TEXTO DO DOCUMENTO:
:::::
Dados do Fórum Brasileiro de Segurança Pública (FBSP) sobre o índice de mortes violentas intencionais mostram que a população negra é o alvo principal. Em 2022, houve 47.508 casos e 76,5% das vítimas eram negras, segundo a última edição do Anuário Brasileiro de Segurança Pública. Um outro levantamento – divulgado no ano passado pela Rede de Observatórios da Segurança (ROS) – mostrou que a polícia mata uma pessoa negra a cada quatro horas em ao menos seis estados: Bahia, Ceará, Piauí, Pernambuco, Rio de Janeiro e São Paulo.
Em termos de violência policial, os dados não são menos eloquentes, envolvendo um número impressionante de vítimas crianças e adolescentes. Estatísticas também compiladas pelo Fórum Brasileiro de Segurança Pública mostram que, entre 2017 e 2019, por exemplo, as forças de segurança mataram 2.215 crianças e adolescentes negros de até 19 anos de idade em todo o país.
É o caso de Thiago Menezes Flausino, de 13 anos de idade, morto a tiros em uma operação na Cidade de Deus, no estado do Rio, no início de agosto.
Presente no ato, Priscila Menezes de Sousa, mãe do adolescente, cobrou justiça pela morte do filho, vítima da violência policial.
“Meu filho não foi abordado, ele foi executado. Os policiais acharam que ele poderia ser bandido e atiraram contra o meu filho, uma criança de 13 anos que tinha o sonho de ser jogador de futebol, gostava de ir para a escola. Ele era a alegria da minha casa. Estamos aqui para que eles parem de entrar na favela atirando e que sejam responsabilizados. Os policiais foram afastados, mas isso é pouco, que eles sejam presos e punidos”, afirmou Priscila.
A Polícia Militar do Rio de Janeiro afastou da atuação nas ruas, em caráter provisório, agentes do Batalhão de Choque que atuaram na noite da segunda-feira, dia 7 de agosto, na Cidade de Deus, resultando na morte do Thiago. Os policiais ficarão afastados até o fim das investigações e cumprirão funções administrativas.
Ana Paula Oliveira é mãe de Johnatan de Oliveira Lima, morto aos 19 anos na Favela de Manguinhos, na zona norte do Rio. Ele foi morto pela polícia no dia 14 de maio de 2014 com um tiro nas costas. Segundo Ana Paula, o policial acusado do assassinato vai a júri popular em março do ano que vem, quase dez anos após a morte.
:::::
INFORMAÇÕES FORNECIDAS:

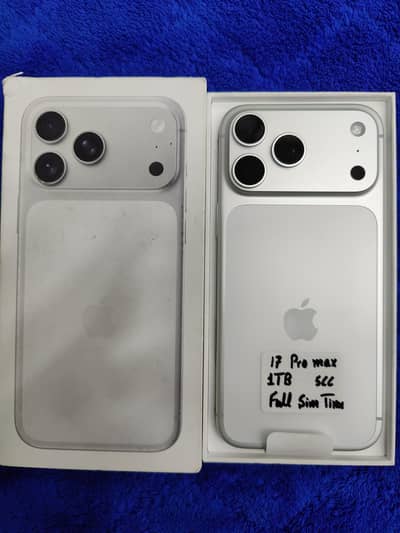 17 pro max silver 1TB LLA model E+E Sim
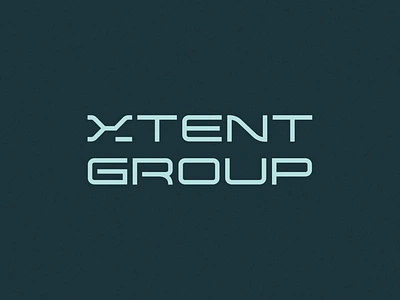 XTENT GROUP - identidade visual animation brand brand design branding design graphic design it services logo logodesign logotipo logotype motion graphics technology ui x logo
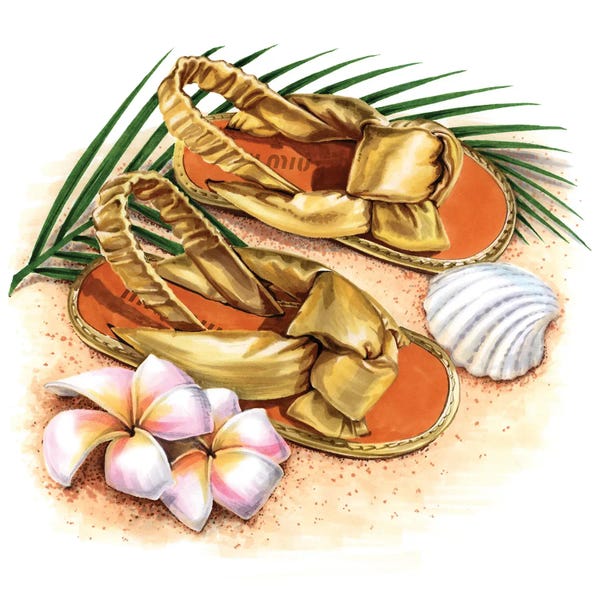 Beach Lover: Miu Miu On Beach by Elizaveta Molchanova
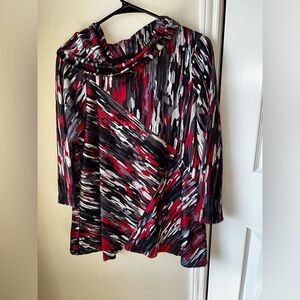 Ali Miles Colorful Blouse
:::::
Reproduza sem alterações o trecho do texto sobre violência policial que começa em “É o caso de” e vai até “da violência policial.”, inclusive.

RESOLUÇÃO DO PROBLEMA:
É o caso de Thiago Menezes Flausino, de 13 anos de idade, morto a tiros em uma operação na Cidade de Deus, no estado do Rio, no início de agosto.
Presente no ato, Priscila Menezes de Sousa, mãe do adolescente, cobrou justiça pela morte do filho, vítima da violência policial.